Let’s make a language, part 27a: Religion (Intro)

As with the last part, we’re going to delve into a topic that may be a bit controversial. This time around, it’s the other half of church and state: religion.

For some languages, the whole subject is unnecessary. Quite a few, even among fictional conlangs, won’t need too many words for religious concepts. Auxiliary languages can likely get by with borrowing the needed terminology. And a far-future sci-fi setting might consider religion to belong to an earlier era.

On the other hand, even if the hypothetical speakers of your conlang don’t need to talk about their religion, that doesn’t mean they won’t want to talk about any religion. So it helps to have a bit of vocabulary specifically tied to the subject.

Gotta have faith

Religion and spirituality, in some form, have been around since the earliest days of humanity. Even if it’s nothing more than simple ceremonial burial, you can find evidence of the practice from the Stone Age, and some of our oldest human creations are religious in nature. It stands to reason, then, that a few basic ideas are going to be universal. The specifics might be wholly different even between two neighboring cultures, but they’ll both likely have some common ground in the fundamentals.

According to those who study the field (I don’t), religion of any kind probably started when someone first asked, “Why?” Why is the world like it is? Why do the seasons change? Why do people die? Maybe they begin as simple answers to those questions and more, or a shared set of stories, myths, and legends that only increase in popularity as they are told and retold over the generations.

This bare summary already gives us fertile ground for linguistic roots. The concepts most common to all religions are very likely going to be represented by native terms: faith, prayer, blessing and cursing, gods (or a monotheistic God, such as the case may be), an afterlife. Depending on the culture, you can also add in those placed in charge of religious matters, whether priests, shamans, or something else entirely. The ceremonies, rituals, and rites will also be in this field; they’ll likely be too specific to translate directly, but the words describing them won’t be.

As the folklore surrounding a religion grows, it necessarily gains a bit of verbal cruft. Even in Western Christianity, you’ve got quite a lot of vocabulary, from saints to bishops to crusades. (Note that many terms associated with Christianity, like “crusade”, tend to be related to “cross” or its analogues in Latin, Greek, and the Romance languages.

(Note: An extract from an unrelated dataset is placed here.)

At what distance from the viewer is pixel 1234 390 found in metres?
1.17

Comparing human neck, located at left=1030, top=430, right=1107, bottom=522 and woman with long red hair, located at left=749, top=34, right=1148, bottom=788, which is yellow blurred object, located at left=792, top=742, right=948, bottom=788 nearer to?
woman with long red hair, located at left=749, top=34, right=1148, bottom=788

That’s certainly not a requirement, but more of a historical quirk.)

Not only does a growing religion gain more words, but it also spreads across the lexical space, as it envelops closely related fields. Western faiths might all be monotheistic, but they each have a collection of supernatural beings, including (to use Christian-specific terms) angels, devils, demons, and ghosts.

This is where the twin forms of borrowing come into play. First, a highly organized religion will be able to spread its message far and wide, sending its specific terms to new places on the lips of its priests. So many English religious words come from Latin and Greek for this very reason. Similarly, Arabic loans related to Islam pop up everywhere from the western coast of Africa to the farthest reaches of Indonesia.

The second bit of borrowing comes when a new religion overtakes an old one. Here, it’s not so much that new words are borrowed, but the old ones may be reinterpreted, then spread in their new connotations. An example might be English ghost, which seems to have spent the last thousand years or so cycling between referring to a malevolent supernatural entity, the haunting spirit of the deceased, or even a kind of supernatural essence (as in the word spirit, itself a Latin loan). Fairies got their own bit of folk reinterpretation, while possibly-wise daemons became always-evil demons.

No matter what your conlang’s speakers believe, they’ll have a number of words specifically for their religion. The native terms will be made for that. If, along the way, the people were converted to some other faith, then they’ll likely take it in one of those two ways. Either they’ll import the words they need (spirit, bible, angel) from the “official” language of their church, or they’ll take some of their own and remake them to fit the new worldview: ghost, holy. Coinages tend to come about for new ways of thinking about the religion, and even then they aren’t made from whole cloth.